Pitting corrosion is a severe damage that can bring about critical failure of infrastructure elements. This study has put forward an intelligent method for automatic detection of this damage via the employment of the LSHADE metaheuristic, SVM machine-learning, and image-processing techniques. The application of metaheuristic in this study is multifold. The LSHADE metaheuristic is first utilized in the task of multilevel image thresholding to extract ROI which is subsequently used by the texture descriptors (the statistical measurements of color channels, the GLCM, and the LBP). The LSHADE optimizer is then applied to search for the most appropriate SVM model’s hyperparameters including the penalty coefficient and the kernel function parameter. The SVM is then employed to generalize a classification boundary that separates input data into two distinctive categories of pitting corrosion and nonpitting corrosion. Experimental results with a repeated data sampling with 20 runs confirms that the newly developed LSHADE-SVC-PCD is highly suitable for the computer vision task of interest with CAR = 91.80%, precision = 0.91, recall = 0.94, NPV = 0.93, and F1 score = 0.92. Hence, the newly developed model can be a useful tool to assist infrastructure management agencies in the task of periodic structural health survey.

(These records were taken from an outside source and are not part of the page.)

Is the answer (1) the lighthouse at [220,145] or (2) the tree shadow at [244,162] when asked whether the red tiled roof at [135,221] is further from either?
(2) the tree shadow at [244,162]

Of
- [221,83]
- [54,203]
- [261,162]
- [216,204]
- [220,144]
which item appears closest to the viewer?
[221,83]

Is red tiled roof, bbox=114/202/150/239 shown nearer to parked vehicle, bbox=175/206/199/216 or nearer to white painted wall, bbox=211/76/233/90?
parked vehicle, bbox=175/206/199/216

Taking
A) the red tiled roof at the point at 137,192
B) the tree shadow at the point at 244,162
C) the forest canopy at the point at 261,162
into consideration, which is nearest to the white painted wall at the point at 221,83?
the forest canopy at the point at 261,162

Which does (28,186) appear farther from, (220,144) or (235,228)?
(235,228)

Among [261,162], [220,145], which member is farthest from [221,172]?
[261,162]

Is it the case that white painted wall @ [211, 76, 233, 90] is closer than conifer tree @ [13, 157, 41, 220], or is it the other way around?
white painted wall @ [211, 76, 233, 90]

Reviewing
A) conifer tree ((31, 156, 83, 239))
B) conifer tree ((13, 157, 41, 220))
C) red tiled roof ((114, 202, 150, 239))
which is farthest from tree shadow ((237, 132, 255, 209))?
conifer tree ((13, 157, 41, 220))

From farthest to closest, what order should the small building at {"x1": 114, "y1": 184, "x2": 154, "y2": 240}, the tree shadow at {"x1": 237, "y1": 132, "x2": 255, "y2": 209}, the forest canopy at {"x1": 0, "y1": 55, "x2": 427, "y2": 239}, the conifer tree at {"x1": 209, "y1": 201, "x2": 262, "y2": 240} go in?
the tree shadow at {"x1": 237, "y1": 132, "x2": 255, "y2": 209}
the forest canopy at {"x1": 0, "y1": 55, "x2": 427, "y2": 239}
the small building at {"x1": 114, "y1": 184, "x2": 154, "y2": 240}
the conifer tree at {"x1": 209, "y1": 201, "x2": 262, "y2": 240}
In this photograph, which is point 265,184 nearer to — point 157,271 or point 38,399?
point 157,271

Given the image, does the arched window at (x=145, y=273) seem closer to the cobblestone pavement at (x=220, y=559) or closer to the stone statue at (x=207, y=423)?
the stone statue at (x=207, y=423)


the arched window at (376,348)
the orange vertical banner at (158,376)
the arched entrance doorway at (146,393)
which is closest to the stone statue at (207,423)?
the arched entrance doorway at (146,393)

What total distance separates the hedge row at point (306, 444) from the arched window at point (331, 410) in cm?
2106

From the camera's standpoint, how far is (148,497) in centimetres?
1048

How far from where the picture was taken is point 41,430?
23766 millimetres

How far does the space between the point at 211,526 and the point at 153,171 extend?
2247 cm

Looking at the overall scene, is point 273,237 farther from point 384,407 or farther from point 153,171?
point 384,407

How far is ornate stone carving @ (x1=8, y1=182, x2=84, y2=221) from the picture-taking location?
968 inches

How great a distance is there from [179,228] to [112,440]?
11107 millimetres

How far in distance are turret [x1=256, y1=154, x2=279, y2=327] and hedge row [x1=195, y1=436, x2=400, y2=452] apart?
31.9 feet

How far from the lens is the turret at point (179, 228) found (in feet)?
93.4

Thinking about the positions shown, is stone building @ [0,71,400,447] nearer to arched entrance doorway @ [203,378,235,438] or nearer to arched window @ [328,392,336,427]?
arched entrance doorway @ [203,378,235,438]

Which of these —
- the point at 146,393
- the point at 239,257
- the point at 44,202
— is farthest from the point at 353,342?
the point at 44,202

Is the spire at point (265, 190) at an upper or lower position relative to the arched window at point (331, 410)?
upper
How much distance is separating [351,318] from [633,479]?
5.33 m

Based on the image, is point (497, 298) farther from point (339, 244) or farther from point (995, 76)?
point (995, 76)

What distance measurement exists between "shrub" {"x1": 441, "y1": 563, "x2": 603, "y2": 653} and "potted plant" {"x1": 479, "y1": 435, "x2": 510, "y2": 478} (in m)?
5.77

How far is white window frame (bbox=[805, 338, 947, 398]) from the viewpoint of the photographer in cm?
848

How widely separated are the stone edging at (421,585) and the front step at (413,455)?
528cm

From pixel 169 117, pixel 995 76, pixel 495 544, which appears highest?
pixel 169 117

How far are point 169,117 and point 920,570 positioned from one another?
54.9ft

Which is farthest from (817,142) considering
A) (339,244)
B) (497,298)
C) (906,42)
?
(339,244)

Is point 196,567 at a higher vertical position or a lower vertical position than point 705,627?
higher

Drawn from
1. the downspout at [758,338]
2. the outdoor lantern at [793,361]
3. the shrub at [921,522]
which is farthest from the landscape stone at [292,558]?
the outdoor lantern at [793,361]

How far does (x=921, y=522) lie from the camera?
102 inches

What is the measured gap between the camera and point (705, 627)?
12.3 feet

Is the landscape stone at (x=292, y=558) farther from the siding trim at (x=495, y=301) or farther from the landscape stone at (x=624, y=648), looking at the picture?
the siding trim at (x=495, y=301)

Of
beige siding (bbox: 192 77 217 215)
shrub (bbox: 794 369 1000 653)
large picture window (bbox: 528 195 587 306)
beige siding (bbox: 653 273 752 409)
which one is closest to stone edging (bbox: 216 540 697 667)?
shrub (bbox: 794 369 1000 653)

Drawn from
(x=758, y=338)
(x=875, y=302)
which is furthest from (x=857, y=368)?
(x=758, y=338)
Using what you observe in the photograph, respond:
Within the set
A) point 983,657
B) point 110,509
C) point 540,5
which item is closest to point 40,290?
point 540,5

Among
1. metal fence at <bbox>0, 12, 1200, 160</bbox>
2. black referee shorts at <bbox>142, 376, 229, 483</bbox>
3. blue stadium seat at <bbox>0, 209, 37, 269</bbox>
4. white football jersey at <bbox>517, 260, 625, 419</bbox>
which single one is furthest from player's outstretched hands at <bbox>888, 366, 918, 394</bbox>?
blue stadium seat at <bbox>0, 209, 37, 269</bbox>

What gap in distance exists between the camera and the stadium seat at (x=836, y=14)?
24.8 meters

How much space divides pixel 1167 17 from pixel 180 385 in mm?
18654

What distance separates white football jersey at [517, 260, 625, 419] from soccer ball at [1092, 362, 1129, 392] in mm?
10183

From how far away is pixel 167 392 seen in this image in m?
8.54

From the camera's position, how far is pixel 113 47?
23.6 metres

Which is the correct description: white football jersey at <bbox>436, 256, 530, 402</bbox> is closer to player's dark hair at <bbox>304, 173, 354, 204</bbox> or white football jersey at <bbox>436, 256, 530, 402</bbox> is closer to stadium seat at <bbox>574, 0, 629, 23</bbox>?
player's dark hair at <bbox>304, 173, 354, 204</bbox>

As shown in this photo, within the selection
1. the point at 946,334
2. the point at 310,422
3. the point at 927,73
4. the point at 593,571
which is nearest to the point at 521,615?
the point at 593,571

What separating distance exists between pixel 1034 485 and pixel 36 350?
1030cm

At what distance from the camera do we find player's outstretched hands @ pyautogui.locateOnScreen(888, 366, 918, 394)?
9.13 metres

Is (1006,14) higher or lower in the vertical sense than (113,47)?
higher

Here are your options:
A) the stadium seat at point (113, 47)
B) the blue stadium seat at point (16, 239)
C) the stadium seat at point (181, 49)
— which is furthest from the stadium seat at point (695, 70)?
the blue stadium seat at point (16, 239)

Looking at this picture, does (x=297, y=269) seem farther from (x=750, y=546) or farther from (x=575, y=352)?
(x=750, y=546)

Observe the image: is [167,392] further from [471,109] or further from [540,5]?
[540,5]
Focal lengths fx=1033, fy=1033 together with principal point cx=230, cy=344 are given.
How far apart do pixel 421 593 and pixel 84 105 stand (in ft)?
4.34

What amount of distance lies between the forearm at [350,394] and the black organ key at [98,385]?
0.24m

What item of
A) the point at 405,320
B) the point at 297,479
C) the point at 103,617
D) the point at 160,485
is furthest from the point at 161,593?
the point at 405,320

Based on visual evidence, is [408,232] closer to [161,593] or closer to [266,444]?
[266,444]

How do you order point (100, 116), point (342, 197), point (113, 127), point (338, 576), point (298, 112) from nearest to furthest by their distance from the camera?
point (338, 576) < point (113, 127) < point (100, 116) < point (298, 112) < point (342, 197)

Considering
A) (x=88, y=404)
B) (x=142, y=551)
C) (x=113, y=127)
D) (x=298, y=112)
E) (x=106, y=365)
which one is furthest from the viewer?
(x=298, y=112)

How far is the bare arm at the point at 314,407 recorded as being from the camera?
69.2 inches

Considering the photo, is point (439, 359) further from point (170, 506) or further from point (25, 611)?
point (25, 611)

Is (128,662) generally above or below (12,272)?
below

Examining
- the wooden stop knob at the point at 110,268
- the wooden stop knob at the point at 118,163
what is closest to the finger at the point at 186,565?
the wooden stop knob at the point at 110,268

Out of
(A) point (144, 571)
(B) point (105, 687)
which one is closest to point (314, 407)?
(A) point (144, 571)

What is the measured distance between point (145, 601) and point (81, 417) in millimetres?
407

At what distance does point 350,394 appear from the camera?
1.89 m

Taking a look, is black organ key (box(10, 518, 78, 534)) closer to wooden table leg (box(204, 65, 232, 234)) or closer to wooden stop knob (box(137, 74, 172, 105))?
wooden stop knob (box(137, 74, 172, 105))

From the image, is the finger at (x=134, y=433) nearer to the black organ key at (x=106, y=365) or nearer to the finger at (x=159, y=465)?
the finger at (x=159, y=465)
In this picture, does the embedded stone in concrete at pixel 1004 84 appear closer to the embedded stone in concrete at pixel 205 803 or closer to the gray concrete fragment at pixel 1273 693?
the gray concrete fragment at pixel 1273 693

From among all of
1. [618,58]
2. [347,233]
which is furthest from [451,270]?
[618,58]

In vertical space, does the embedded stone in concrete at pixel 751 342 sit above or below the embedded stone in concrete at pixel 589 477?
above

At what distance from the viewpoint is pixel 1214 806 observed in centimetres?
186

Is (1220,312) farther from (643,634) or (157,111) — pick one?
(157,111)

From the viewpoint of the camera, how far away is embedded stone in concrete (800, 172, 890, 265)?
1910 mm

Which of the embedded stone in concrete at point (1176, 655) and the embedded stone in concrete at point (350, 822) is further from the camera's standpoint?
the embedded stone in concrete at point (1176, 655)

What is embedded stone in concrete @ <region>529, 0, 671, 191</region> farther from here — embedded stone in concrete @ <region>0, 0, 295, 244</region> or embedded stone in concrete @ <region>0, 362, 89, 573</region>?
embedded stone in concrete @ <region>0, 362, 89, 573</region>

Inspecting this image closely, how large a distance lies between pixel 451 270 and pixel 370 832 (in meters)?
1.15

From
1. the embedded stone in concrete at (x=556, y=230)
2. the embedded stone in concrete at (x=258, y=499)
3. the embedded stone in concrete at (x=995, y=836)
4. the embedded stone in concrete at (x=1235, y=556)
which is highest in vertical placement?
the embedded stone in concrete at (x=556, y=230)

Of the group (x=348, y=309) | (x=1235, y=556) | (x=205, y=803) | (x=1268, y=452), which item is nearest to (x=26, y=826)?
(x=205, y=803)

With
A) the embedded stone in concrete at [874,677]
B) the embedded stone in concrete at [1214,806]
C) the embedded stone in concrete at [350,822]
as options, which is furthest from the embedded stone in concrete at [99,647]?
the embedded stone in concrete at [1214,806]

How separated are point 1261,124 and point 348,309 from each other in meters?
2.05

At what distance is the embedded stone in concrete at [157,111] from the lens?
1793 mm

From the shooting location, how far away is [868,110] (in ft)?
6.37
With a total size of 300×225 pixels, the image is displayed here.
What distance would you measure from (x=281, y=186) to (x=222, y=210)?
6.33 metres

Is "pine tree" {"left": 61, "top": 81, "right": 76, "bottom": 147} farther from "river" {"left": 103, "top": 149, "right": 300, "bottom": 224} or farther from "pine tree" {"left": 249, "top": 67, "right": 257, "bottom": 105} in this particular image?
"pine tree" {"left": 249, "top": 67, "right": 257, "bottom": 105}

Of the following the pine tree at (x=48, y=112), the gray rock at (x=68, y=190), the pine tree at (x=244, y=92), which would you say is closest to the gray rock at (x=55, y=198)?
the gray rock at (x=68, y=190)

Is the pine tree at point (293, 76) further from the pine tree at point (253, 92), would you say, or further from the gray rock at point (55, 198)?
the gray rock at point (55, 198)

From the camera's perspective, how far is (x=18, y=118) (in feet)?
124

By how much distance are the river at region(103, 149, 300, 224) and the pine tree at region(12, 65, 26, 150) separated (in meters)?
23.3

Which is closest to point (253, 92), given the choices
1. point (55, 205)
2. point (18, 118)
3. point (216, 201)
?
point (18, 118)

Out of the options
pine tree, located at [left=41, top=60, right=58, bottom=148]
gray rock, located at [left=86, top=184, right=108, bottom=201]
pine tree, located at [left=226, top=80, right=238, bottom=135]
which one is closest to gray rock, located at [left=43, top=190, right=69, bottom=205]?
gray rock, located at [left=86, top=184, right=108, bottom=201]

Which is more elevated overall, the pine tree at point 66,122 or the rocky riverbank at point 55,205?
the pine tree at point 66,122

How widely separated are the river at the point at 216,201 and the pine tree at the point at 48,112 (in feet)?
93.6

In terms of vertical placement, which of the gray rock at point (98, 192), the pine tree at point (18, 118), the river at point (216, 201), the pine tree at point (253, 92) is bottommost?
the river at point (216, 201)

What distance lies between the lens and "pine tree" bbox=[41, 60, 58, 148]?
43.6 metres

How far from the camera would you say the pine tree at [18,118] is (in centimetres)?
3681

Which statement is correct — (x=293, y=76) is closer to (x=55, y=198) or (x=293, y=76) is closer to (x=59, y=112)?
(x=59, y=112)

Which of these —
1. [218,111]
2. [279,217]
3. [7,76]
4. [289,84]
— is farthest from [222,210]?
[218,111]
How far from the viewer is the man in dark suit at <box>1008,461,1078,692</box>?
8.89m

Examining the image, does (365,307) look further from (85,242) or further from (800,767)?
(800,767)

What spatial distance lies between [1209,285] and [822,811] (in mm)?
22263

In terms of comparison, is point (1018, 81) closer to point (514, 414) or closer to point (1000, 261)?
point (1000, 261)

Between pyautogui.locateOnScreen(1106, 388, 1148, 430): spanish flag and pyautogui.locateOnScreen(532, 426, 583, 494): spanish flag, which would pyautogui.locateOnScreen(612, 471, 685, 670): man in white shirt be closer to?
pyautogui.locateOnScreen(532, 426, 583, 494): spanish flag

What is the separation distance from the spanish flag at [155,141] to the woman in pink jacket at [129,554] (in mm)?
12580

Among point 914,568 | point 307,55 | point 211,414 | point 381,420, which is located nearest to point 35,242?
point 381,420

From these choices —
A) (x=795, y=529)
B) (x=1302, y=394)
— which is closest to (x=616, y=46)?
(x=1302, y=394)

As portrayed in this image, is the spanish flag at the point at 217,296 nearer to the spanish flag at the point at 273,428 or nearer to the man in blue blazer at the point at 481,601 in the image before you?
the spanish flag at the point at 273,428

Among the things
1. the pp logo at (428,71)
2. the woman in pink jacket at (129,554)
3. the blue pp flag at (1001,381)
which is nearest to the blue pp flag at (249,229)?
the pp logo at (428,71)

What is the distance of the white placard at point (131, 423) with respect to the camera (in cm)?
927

Although the LSHADE-SVC-PCD is capable of delivering good predictive outcome, one shortcoming of the study is that the number of the collected image samples is still limited. Therefore, more effort on data collected should be focused to enhance the size of the image dataset; this may help to improve the generalization of the pitting corrosion detection method. Another limitation of the current study is that the LSHADE-SVC has not been integrated with feature selection methods. Future directions of the current study may include the utilization of more sophisticated component-labeling algorithms, texture description, and feature selection methods to enhance the feature extraction phases. In addition, when the size of the collected dataset is enlarged, the employment of advanced deep-learning model can be worth-attempting to obtain higher detection accuracy. Although the LSHADE metaheuristic has resulted in good optimization outcomes, this method has a drawback of requiring a considerable amount of computational expense. Therefore, other sophisticated hyperparameters tuning (e.g., Bayesian optimization [122]) can be used as alternative approaches for optimizing the SVC-based pitting corrosion detection model.

Data Availability

The data used to support the findings of this study are available from the corresponding author upon request.

Conflicts of Interest

The authors declare that they have no conflicts of interest.

Acknowledgments

This research was financially supported by Duy Tan University.